*TEXT SEGMENT*:
□ □ □ □ □ □ □

Houston Texans WR Will Fuller Injured in Practice

0
FOXBORO, MA - JANUARY 14: Will Fuller V #15 of the Houston Texans reacts in the second half against the New England Patriots during the AFC Divisional Playoff Game at Gillette Stadium on January 14, 2017 in Foxboro, Massachusetts. (Photo by Rob Carr/Getty Images)

One of the scariest risks that off-season workouts bring is that of a serious injury. Every season, there’s a handful of players who sustain an injury during organized team activities, mini camp, training camp, or preseason games. Last season, during the preseason, the Cowboys lost Tony Romo and the Vikings lost Teddy Bridgewater to serious injuries. Houston even lost Nick Martin last year during the preseason. This year, the injured reserve list shows Will Fuller injured.

Houston Texans WR Will Fuller Injured in Practice

Since Bill O’Brien took over as head coach for the Texans, he seems to have struggled to find two things. One is obviously a franchise quarterback, but he may have found one in Deshaun Watson. The other is a reliable number two receiver opposite DeAndre Hopkins.

□ □ □ □ □ □ □

*GIVEN INFORMATION*:
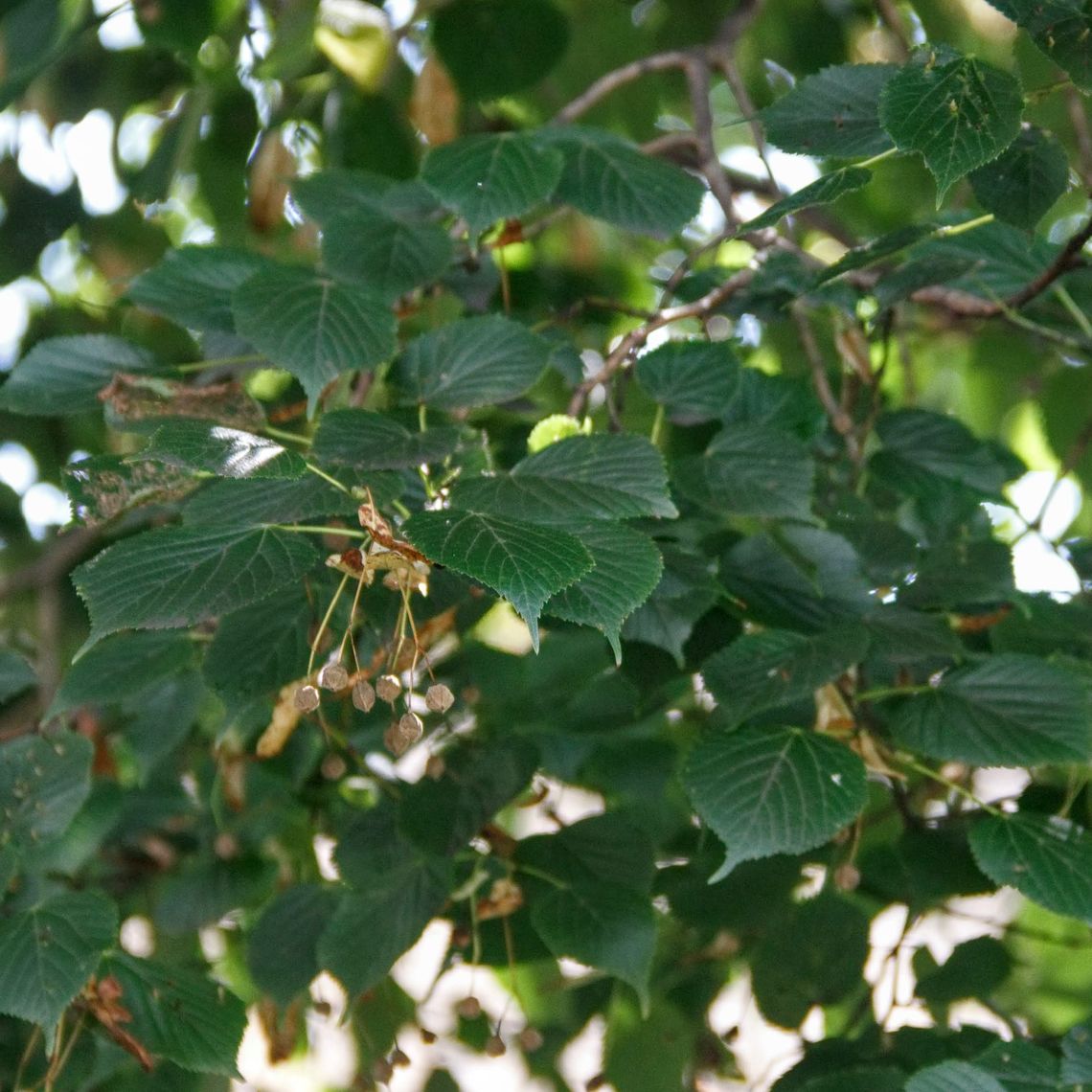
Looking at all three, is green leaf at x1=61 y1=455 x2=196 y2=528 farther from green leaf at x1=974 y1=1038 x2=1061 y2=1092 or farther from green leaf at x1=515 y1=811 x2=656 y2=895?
green leaf at x1=974 y1=1038 x2=1061 y2=1092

□ □ □ □ □ □ □

*WHAT THIS EXERCISE ASKS*:
(a) In the article about Will Fuller's practice injury, which Vikings player was lost to a serious injury during last season's preseason?
(b) Continue the article about Will Fuller's practice injury from the point where it stops.

*ANSWERS TO THIS EXERCISE*:
(a) Teddy Bridgewater

(b)
Last season, in the 2016 NFL Draft, Houston selected wide receiver Will Fuller out of Notre Dame in the first round. Fuller seemed like the perfect candidate for the Texans’ number two option. He has the speed and explosiveness to blow the roof off of opposing defenses. It was the perfect distraction to help DeAndre Hopkins pick apart the secondary with his exceptional route running. Fuller struggled with drops last season, but had been working on it during this off-season. He looked ready to take the next step in his game and truly break out in 2017. But then, he was stopped dead in his tracks before the season even began.

Unfortunately, Fuller is going to have to wait a while before he can show the fans how he’s progressed. During Wednesday’s practice, Fuller went down after a big hit which broke his collarbone. According to NFL Network Insider Ian Rapoport, Fuller will have surgery on the broken collarbone and is expected to miss at least two-to-three months.